The military phase of the Mexican Revolution, which began in 1910, was a decade-long civil war, a highly traumatic period that shook and brutalized an already fragmented nation. Following this, successive governments attempted to stabilize the country by promoting a cohesive sense of Mexican national identity. The centrality of visual cultures to the dissemination of notions of Mexicanness is widely acknowledged; it was accomplished through the co-optation of mural art and other visual forms like documentary photography into a state-sanctioned narrative of Mexican national identity, and it transformed visual culture into official cultural propaganda. Mural art, a radically politicized form of expression, was thus appropriated as a legitimizing tool and employed in the dissemination of state-sanctioned ideology in exhibition spaces.

Dataset extract:
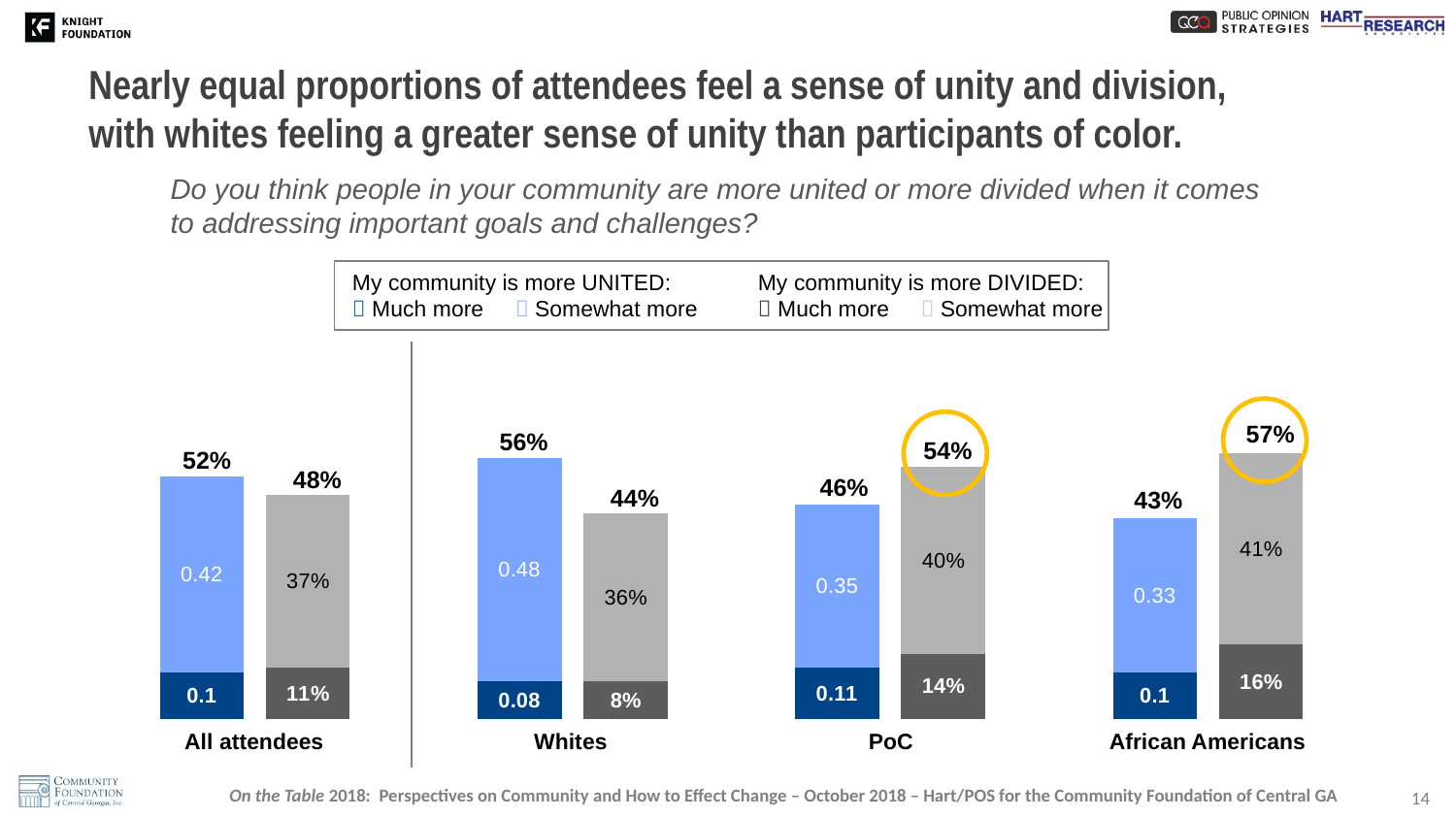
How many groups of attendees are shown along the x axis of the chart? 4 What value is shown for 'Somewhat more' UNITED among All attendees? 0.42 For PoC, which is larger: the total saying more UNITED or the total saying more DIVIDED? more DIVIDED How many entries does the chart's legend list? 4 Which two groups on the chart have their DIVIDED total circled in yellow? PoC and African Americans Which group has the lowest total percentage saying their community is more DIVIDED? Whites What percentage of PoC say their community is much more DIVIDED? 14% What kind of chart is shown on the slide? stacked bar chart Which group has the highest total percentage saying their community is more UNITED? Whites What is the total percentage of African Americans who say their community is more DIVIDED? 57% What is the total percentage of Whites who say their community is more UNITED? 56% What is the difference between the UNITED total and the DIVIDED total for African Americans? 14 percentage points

Actions to take:
(1) Condense the paragraph beginning "The military phase of the Mexican Revolution" in the passage on post-revolutionary Mexican visual culture into a bulleted list that keeps its main facts.
(2) Carry the passage on post-revolutionary Mexican visual culture forward, beginning after its final sentence.
The material above comes from a separate source.

List of answers:
(1)
- The military phase of the Mexican Revolution began in 1910 and was a decade-long civil war that traumatized and brutalized an already fragmented nation.
- Afterward, successive governments sought stability by promoting a cohesive Mexican national identity.
- Visual cultures were central to spreading ideas of Mexicanness.
- The state co-opted mural art and other visual forms, such as documentary photography, into an official narrative of national identity, turning visual culture into cultural propaganda.
- Mural art, a radically politicized form of expression, became a legitimizing tool used to spread state ideology in exhibition spaces.

(2)
Mary K. Coffey’s fascinating analysis of the relationship between muralism, the state, and museums in Mexico opens by stating the paradox central to her study, and to which she consistently [End Page 825] returns: namely, “how a revolutionary art—or at least one that intended to be revolutionary—became an official art that helped to legitimize an authoritarian state” (1). Each chapter of the book has an epigraph composed of observations by the essayist Octavio Paz, all of which concern the newborn Mexican state’s use of mural art’s visual messages to promote a unifying sense of Mexicanidad predicated on characteristics such as mestizaje.

There are three substantial chapters, which are framed by a shorter introduction and conclusion. The study covers the period from 1934 to the late 1960s, and it chronicles the policies of each successive government alongside the trajectory of museum policy in Mexico. Each chapter is dedicated to a key Mexico City museum, providing a lens through which national politics, aesthetic and political debates, and mural works are analyzed. Coffey also devotes significant attention to questions of gender, unpicking the codes employed in mural representations of female and male bodies, and she examines the genderedness of space in museums and galleries, particularly with regard to the ways that viewers are positioned.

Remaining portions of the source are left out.